Interessant. Die Person, die das geschrieben hat, bringt die gute alte Apokalypse mit den gegenwärtigen Möglichkeiten der Überwachungstechnologie zusammen. Es nimmt mich wunder, wie sie lebt. Vermutlich in steter Angst, dass es klingelt und ein Mann vor der Tür steht, der mit einem satanischen Grinsen sagt: "Grüezi, ich komme wegen dem Chip, passt es Ihnen grad?"

Mittwoch, 25. März 2015

Die Merinomillionen

Jesus mit einem Merinoschaf. "El Buen Pastor" von
Bartolomé Esteban Murillo, 17. Jh. (Wikicommons)


Icebreaker: Das ist hippe Sportbekleidung aus Merinowolle. Der neuseeländische Anthropologe Jeremy Moon baute das Unternehmen in den Neunzigerjahren auf.
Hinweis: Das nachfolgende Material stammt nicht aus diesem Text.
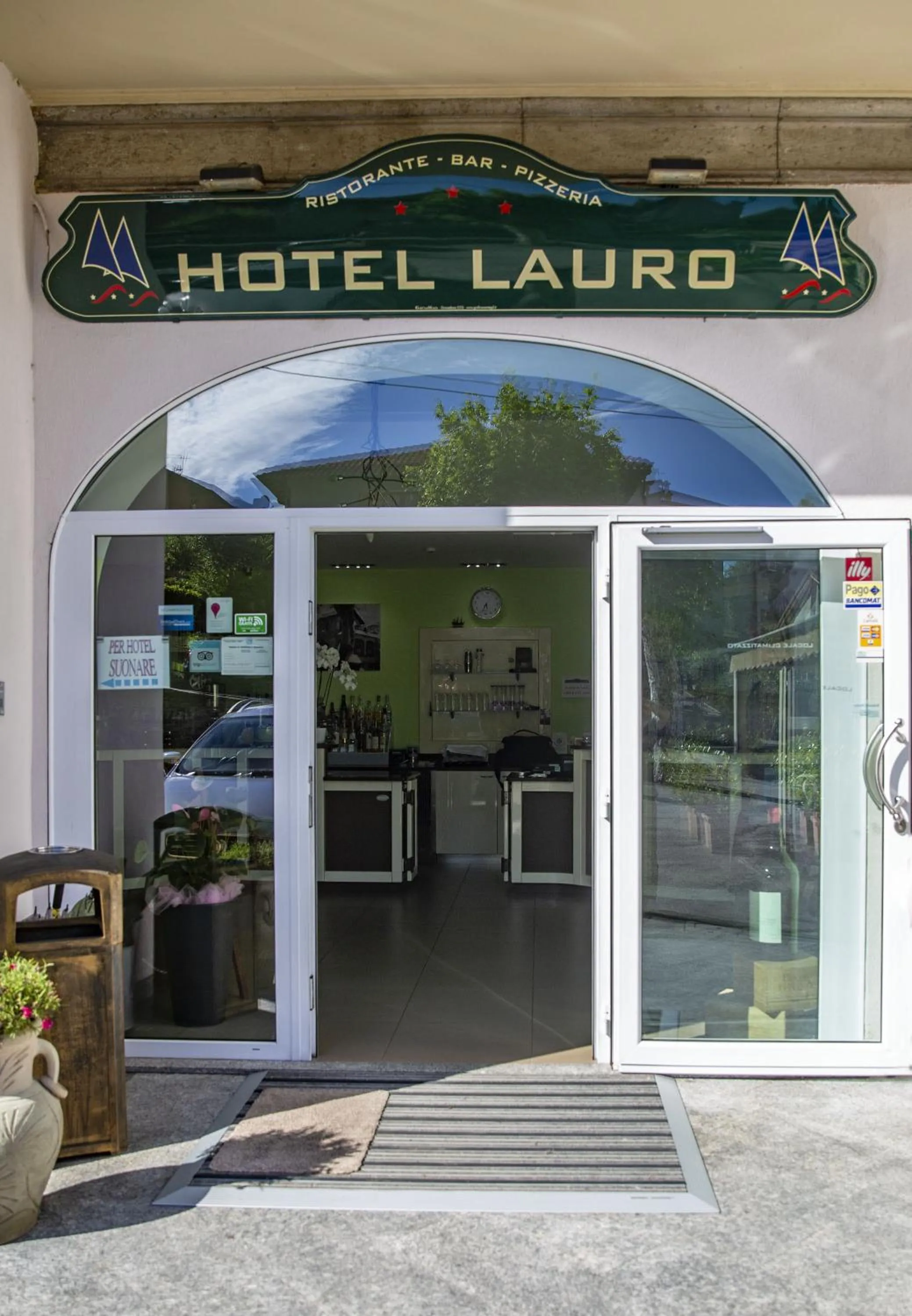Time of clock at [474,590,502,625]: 5:34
Heute ist man in 50 Ländern präsent, beliefert gut 4000 Händler, macht 200 Millionen Dollar Umsatz pro Jahr. 40 Prozent des Umsatzes stammen aus Europa, die Schweiz ist dessen drittwichtigster Markt. Kann man alles im Tagi-Artikel nachlesen. Interessant fand ich die Kalkulation. Wenn ein Icebreaker-T-Shirt 100 Franken kostet, dann gilt folgender Schlüssel:
  • 60 Franken behält der Händler.
  • 21 Franken sind in die Produktionskosten von Material über Verarbeitung bis Logistik geflossen.
  • 16 Franken gingen in Design, Verkauf, Personal- und Finanzierungskosten.
  • 3 Franken beträgt der Gewinn für Moons Firma.

Dienstag, 24. März 2015

Sebastian und Babs und Sivo

Sebastian Vettel ist Autorennfahrer, Formel eins. Ich sehe diesen Sport so: Leute wie er verpesten und verlärmen mit ihren Boliden die Welt. Und gleichzeitig suchen sie privat das Idyll: Grün, Stille, Vogelgezwitscher usw. Am Samstag auf unserer Thurgauwanderung durchzogen wir die sehr, sehr ländliche Gemeinde Kemmental. Etwas südlich des zu Kemmental gehörenden Dorfes Ellighausen hat sich Vettel die Neumüli gekauft. Die alte Mühle samt Umschwung lag nicht direkt an unserem Wanderweg, aber wir erahnten aus der kurzen Entfernung doch: Momoll, der Mann mag die Natur. Wenn er nicht gerade rast und stinkt.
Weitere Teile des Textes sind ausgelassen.